* Task requirements
Read the records and write them out again exactly.

* Supplied entries
%%
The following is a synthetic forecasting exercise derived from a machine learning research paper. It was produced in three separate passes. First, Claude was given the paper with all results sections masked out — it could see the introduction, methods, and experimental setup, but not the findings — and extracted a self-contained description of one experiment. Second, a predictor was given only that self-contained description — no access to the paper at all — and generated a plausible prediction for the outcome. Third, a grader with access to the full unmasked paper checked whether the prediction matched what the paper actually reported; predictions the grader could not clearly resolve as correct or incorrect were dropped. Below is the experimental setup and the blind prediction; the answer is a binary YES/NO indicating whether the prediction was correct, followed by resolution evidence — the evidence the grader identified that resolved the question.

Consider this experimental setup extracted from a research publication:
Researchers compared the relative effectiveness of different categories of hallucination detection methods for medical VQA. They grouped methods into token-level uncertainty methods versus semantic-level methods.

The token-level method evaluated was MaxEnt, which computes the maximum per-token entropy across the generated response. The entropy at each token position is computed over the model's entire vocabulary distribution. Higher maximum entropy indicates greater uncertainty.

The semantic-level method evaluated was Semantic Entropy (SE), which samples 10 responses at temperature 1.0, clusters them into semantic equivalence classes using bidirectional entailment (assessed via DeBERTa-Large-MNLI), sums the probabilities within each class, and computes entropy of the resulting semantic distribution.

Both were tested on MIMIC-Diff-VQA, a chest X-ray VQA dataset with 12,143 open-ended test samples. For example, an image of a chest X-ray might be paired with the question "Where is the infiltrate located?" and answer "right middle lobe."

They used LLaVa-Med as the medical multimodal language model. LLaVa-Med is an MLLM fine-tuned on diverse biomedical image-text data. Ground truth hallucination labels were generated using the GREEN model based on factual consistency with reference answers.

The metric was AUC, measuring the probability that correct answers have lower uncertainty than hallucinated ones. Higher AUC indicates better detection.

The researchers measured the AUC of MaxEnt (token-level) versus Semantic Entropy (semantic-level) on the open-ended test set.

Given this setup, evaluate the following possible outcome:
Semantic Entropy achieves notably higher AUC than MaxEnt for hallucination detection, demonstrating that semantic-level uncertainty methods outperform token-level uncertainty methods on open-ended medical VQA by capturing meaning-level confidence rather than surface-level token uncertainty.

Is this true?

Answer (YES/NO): YES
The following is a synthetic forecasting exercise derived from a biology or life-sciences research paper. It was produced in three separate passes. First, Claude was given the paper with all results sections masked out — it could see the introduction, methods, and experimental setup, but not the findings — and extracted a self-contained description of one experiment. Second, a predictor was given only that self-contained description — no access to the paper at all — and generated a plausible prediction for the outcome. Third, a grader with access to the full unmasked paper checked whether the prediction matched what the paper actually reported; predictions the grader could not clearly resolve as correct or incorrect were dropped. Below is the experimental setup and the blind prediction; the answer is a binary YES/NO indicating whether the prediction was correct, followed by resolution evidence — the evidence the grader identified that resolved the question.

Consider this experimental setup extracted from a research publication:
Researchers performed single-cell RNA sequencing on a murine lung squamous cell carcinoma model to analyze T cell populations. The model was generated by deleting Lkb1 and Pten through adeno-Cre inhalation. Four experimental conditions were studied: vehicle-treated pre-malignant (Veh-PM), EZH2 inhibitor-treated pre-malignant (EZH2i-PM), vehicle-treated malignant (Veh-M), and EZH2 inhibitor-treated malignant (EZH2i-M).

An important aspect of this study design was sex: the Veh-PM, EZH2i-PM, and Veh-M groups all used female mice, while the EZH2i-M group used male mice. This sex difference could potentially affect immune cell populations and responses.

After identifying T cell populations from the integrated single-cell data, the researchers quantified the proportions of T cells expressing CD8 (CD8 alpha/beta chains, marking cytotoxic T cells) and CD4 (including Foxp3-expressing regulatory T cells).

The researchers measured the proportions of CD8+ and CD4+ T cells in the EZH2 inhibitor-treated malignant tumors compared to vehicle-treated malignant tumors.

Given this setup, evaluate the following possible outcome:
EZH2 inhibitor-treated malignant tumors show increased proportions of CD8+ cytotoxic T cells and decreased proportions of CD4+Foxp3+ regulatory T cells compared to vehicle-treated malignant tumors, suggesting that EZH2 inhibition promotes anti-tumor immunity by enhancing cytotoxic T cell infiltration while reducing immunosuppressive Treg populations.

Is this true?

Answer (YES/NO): YES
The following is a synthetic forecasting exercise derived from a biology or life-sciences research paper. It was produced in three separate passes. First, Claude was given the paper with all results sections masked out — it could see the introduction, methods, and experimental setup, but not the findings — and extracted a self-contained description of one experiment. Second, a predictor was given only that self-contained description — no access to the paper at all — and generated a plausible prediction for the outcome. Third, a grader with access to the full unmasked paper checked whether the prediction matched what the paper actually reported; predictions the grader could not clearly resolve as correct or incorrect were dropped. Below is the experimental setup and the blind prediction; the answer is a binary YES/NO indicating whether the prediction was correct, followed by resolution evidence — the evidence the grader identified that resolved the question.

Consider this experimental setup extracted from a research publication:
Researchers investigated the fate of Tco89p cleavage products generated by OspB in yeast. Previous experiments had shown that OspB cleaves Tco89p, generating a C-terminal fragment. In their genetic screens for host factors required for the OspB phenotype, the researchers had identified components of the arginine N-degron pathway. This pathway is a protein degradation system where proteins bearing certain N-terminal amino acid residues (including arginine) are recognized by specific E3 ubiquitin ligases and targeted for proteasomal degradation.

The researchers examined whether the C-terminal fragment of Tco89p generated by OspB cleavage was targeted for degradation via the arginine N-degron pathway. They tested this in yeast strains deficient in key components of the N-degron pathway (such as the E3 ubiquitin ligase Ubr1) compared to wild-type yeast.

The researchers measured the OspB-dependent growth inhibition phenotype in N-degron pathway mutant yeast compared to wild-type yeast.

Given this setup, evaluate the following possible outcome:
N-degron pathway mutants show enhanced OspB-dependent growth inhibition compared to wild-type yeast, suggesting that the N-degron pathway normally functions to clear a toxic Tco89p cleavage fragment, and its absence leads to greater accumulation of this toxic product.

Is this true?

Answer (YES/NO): NO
%%
* Written reply
The following is a synthetic forecasting exercise derived from a machine learning research paper. It was produced in three separate passes. First, Claude was given the paper with all results sections masked out — it could see the introduction, methods, and experimental setup, but not the findings — and extracted a self-contained description of one experiment. Second, a predictor was given only that self-contained description — no access to the paper at all — and generated a plausible prediction for the outcome. Third, a grader with access to the full unmasked paper checked whether the prediction matched what the paper actually reported; predictions the grader could not clearly resolve as correct or incorrect were dropped. Below is the experimental setup and the blind prediction; the answer is a binary YES/NO indicating whether the prediction was correct, followed by resolution evidence — the evidence the grader identified that resolved the question.

Consider this experimental setup extracted from a research publication:
Researchers compared the relative effectiveness of different categories of hallucination detection methods for medical VQA. They grouped methods into token-level uncertainty methods versus semantic-level methods.

The token-level method evaluated was MaxEnt, which computes the maximum per-token entropy across the generated response. The entropy at each token position is computed over the model's entire vocabulary distribution. Higher maximum entropy indicates greater uncertainty.

The semantic-level method evaluated was Semantic Entropy (SE), which samples 10 responses at temperature 1.0, clusters them into semantic equivalence classes using bidirectional entailment (assessed via DeBERTa-Large-MNLI), sums the probabilities within each class, and computes entropy of the resulting semantic distribution.

Both were tested on MIMIC-Diff-VQA, a chest X-ray VQA dataset with 12,143 open-ended test samples. For example, an image of a chest X-ray might be paired with the question "Where is the infiltrate located?" and answer "right middle lobe."

They used LLaVa-Med as the medical multimodal language model. LLaVa-Med is an MLLM fine-tuned on diverse biomedical image-text data. Ground truth hallucination labels were generated using the GREEN model based on factual consistency with reference answers.

The metric was AUC, measuring the probability that correct answers have lower uncertainty than hallucinated ones. Higher AUC indicates better detection.

The researchers measured the AUC of MaxEnt (token-level) versus Semantic Entropy (semantic-level) on the open-ended test set.

Given this setup, evaluate the following possible outcome:
Semantic Entropy achieves notably higher AUC than MaxEnt for hallucination detection, demonstrating that semantic-level uncertainty methods outperform token-level uncertainty methods on open-ended medical VQA by capturing meaning-level confidence rather than surface-level token uncertainty.

Is this true?

Answer (YES/NO): YES
The following is a synthetic forecasting exercise derived from a biology or life-sciences research paper. It was produced in three separate passes. First, Claude was given the paper with all results sections masked out — it could see the introduction, methods, and experimental setup, but not the findings — and extracted a self-contained description of one experiment. Second, a predictor was given only that self-contained description — no access to the paper at all — and generated a plausible prediction for the outcome. Third, a grader with access to the full unmasked paper checked whether the prediction matched what the paper actually reported; predictions the grader could not clearly resolve as correct or incorrect were dropped. Below is the experimental setup and the blind prediction; the answer is a binary YES/NO indicating whether the prediction was correct, followed by resolution evidence — the evidence the grader identified that resolved the question.

Consider this experimental setup extracted from a research publication:
Researchers performed single-cell RNA sequencing on a murine lung squamous cell carcinoma model to analyze T cell populations. The model was generated by deleting Lkb1 and Pten through adeno-Cre inhalation. Four experimental conditions were studied: vehicle-treated pre-malignant (Veh-PM), EZH2 inhibitor-treated pre-malignant (EZH2i-PM), vehicle-treated malignant (Veh-M), and EZH2 inhibitor-treated malignant (EZH2i-M).

An important aspect of this study design was sex: the Veh-PM, EZH2i-PM, and Veh-M groups all used female mice, while the EZH2i-M group used male mice. This sex difference could potentially affect immune cell populations and responses.

After identifying T cell populations from the integrated single-cell data, the researchers quantified the proportions of T cells expressing CD8 (CD8 alpha/beta chains, marking cytotoxic T cells) and CD4 (including Foxp3-expressing regulatory T cells).

The researchers measured the proportions of CD8+ and CD4+ T cells in the EZH2 inhibitor-treated malignant tumors compared to vehicle-treated malignant tumors.

Given this setup, evaluate the following possible outcome:
EZH2 inhibitor-treated malignant tumors show increased proportions of CD8+ cytotoxic T cells and decreased proportions of CD4+Foxp3+ regulatory T cells compared to vehicle-treated malignant tumors, suggesting that EZH2 inhibition promotes anti-tumor immunity by enhancing cytotoxic T cell infiltration while reducing immunosuppressive Treg populations.

Is this true?

Answer (YES/NO): YES
The following is a synthetic forecasting exercise derived from a biology or life-sciences research paper. It was produced in three separate passes. First, Claude was given the paper with all results sections masked out — it could see the introduction, methods, and experimental setup, but not the findings — and extracted a self-contained description of one experiment. Second, a predictor was given only that self-contained description — no access to the paper at all — and generated a plausible prediction for the outcome. Third, a grader with access to the full unmasked paper checked whether the prediction matched what the paper actually reported; predictions the grader could not clearly resolve as correct or incorrect were dropped. Below is the experimental setup and the blind prediction; the answer is a binary YES/NO indicating whether the prediction was correct, followed by resolution evidence — the evidence the grader identified that resolved the question.

Consider this experimental setup extracted from a research publication:
Researchers investigated the fate of Tco89p cleavage products generated by OspB in yeast. Previous experiments had shown that OspB cleaves Tco89p, generating a C-terminal fragment. In their genetic screens for host factors required for the OspB phenotype, the researchers had identified components of the arginine N-degron pathway. This pathway is a protein degradation system where proteins bearing certain N-terminal amino acid residues (including arginine) are recognized by specific E3 ubiquitin ligases and targeted for proteasomal degradation.

The researchers examined whether the C-terminal fragment of Tco89p generated by OspB cleavage was targeted for degradation via the arginine N-degron pathway. They tested this in yeast strains deficient in key components of the N-degron pathway (such as the E3 ubiquitin ligase Ubr1) compared to wild-type yeast.

The researchers measured the OspB-dependent growth inhibition phenotype in N-degron pathway mutant yeast compared to wild-type yeast.

Given this setup, evaluate the following possible outcome:
N-degron pathway mutants show enhanced OspB-dependent growth inhibition compared to wild-type yeast, suggesting that the N-degron pathway normally functions to clear a toxic Tco89p cleavage fragment, and its absence leads to greater accumulation of this toxic product.

Is this true?

Answer (YES/NO): NO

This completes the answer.